*Data to examine:*
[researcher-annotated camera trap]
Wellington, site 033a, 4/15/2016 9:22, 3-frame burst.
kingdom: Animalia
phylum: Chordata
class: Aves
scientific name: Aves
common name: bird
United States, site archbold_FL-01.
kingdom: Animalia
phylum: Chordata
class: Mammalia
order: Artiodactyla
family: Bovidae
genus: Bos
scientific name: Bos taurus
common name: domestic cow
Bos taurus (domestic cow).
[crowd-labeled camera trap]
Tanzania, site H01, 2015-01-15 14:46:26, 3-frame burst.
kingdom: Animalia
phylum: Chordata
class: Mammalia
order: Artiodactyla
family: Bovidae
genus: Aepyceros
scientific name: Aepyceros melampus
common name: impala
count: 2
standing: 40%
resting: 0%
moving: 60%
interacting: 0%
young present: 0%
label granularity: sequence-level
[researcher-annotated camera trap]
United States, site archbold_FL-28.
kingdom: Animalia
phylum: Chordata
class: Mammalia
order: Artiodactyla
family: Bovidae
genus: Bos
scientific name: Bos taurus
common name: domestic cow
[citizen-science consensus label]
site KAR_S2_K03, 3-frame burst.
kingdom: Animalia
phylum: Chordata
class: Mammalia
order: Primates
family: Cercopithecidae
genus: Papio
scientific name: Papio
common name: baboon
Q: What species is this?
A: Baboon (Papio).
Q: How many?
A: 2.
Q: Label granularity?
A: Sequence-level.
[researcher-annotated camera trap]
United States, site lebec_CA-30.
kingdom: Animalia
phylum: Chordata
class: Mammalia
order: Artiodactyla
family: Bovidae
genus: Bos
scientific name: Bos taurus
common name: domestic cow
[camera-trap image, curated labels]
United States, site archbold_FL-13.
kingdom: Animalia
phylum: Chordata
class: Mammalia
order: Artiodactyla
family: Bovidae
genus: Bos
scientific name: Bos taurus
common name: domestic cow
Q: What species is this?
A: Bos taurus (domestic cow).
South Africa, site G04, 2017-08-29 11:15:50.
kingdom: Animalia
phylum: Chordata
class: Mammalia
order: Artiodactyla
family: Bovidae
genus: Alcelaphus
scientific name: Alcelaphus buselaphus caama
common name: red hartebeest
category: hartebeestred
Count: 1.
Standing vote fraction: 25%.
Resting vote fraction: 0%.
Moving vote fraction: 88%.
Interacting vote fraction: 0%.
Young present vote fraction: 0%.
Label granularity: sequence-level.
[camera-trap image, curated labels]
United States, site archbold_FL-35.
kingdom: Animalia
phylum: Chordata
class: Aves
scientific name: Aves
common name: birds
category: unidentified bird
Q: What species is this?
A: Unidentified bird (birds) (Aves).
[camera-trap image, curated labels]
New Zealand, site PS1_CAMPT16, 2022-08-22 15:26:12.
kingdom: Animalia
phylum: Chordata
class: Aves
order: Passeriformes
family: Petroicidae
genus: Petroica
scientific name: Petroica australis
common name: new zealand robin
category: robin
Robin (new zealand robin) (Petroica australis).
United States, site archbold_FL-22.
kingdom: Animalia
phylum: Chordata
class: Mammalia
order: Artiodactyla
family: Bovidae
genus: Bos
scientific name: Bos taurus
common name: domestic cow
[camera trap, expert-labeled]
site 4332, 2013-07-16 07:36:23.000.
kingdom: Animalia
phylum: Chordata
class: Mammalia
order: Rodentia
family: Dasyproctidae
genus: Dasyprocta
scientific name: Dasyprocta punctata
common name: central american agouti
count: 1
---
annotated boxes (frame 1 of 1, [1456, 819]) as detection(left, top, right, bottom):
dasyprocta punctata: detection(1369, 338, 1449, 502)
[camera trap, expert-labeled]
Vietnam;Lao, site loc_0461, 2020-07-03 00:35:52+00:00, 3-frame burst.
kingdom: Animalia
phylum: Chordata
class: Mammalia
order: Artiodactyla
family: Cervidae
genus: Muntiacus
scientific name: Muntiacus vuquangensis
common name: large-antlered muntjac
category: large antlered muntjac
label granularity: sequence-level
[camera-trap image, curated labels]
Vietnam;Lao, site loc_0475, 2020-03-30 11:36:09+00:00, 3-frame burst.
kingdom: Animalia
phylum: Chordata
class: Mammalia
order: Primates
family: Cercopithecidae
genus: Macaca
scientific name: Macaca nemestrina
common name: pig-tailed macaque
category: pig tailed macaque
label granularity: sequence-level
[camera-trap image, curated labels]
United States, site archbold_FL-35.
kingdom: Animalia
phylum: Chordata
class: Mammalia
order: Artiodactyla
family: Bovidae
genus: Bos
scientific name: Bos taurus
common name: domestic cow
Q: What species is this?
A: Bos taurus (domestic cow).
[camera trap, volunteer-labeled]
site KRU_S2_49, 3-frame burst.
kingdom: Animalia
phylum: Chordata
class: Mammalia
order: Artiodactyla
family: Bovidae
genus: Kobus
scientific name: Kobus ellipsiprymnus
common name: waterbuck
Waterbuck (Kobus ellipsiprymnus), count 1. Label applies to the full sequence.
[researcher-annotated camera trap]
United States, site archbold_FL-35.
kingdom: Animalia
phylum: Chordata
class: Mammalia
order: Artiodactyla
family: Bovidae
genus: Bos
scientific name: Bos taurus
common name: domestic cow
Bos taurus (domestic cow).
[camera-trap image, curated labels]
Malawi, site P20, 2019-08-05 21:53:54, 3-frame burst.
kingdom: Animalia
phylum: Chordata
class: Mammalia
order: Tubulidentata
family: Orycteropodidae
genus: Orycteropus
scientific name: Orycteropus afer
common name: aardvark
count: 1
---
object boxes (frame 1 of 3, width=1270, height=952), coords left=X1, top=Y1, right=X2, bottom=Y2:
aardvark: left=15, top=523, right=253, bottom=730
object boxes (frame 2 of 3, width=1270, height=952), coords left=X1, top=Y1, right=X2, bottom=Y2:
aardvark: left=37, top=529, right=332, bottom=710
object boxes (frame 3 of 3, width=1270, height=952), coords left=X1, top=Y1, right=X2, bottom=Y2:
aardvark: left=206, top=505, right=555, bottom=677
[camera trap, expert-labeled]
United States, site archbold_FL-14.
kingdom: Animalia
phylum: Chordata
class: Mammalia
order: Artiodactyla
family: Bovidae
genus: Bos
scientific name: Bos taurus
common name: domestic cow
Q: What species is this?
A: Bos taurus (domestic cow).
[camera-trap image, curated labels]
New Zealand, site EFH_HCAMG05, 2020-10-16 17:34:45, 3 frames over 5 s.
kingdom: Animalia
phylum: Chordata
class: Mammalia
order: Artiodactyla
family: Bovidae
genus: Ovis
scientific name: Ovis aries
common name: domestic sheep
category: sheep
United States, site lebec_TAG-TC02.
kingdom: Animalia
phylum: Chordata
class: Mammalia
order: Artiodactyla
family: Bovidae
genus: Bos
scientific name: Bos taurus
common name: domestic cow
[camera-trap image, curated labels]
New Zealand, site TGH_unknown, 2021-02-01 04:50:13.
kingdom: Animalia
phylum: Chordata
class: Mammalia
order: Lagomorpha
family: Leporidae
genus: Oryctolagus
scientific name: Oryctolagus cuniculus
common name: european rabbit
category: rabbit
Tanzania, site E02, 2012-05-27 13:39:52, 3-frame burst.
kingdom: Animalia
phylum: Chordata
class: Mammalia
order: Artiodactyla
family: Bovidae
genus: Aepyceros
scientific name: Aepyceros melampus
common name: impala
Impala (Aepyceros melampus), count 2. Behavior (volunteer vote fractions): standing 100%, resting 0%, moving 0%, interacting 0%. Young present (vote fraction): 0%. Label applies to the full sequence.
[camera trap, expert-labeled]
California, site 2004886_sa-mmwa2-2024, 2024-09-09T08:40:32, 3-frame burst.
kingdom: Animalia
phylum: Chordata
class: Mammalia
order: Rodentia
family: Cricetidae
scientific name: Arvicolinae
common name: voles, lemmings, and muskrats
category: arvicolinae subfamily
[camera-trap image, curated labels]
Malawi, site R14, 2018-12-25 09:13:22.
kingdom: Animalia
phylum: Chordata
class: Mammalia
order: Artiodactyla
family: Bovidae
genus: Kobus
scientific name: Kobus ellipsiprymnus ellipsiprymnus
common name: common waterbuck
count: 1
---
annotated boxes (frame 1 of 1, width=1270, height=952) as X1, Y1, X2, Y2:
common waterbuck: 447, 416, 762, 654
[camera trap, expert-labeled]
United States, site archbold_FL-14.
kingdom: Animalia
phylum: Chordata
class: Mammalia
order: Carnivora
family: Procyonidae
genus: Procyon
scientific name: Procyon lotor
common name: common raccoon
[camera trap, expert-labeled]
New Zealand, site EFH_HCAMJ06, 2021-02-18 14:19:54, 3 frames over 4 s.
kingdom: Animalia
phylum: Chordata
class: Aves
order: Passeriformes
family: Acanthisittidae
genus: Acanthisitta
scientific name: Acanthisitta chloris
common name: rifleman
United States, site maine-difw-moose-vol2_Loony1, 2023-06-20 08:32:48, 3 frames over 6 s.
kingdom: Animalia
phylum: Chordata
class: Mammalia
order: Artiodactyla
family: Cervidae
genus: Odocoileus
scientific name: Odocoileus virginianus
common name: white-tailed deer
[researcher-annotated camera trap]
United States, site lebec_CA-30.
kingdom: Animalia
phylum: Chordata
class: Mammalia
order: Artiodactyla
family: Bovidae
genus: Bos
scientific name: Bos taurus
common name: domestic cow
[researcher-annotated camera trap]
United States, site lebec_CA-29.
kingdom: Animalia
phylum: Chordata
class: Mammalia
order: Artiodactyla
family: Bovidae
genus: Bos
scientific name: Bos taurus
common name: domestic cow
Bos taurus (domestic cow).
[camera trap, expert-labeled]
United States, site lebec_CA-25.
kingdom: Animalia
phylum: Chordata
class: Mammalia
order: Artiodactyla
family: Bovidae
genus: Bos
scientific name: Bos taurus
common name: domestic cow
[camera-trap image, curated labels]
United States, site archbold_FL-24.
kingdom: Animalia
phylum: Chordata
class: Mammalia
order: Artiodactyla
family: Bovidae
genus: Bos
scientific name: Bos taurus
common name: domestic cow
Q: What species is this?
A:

*Exercise aim:*
Scan the records above and report every line with the string "Malawi".

*Solved problem:*
Malawi, site P20, 2019-08-05 21:53:54, 3-frame burst.
Malawi, site R14, 2018-12-25 09:13:22.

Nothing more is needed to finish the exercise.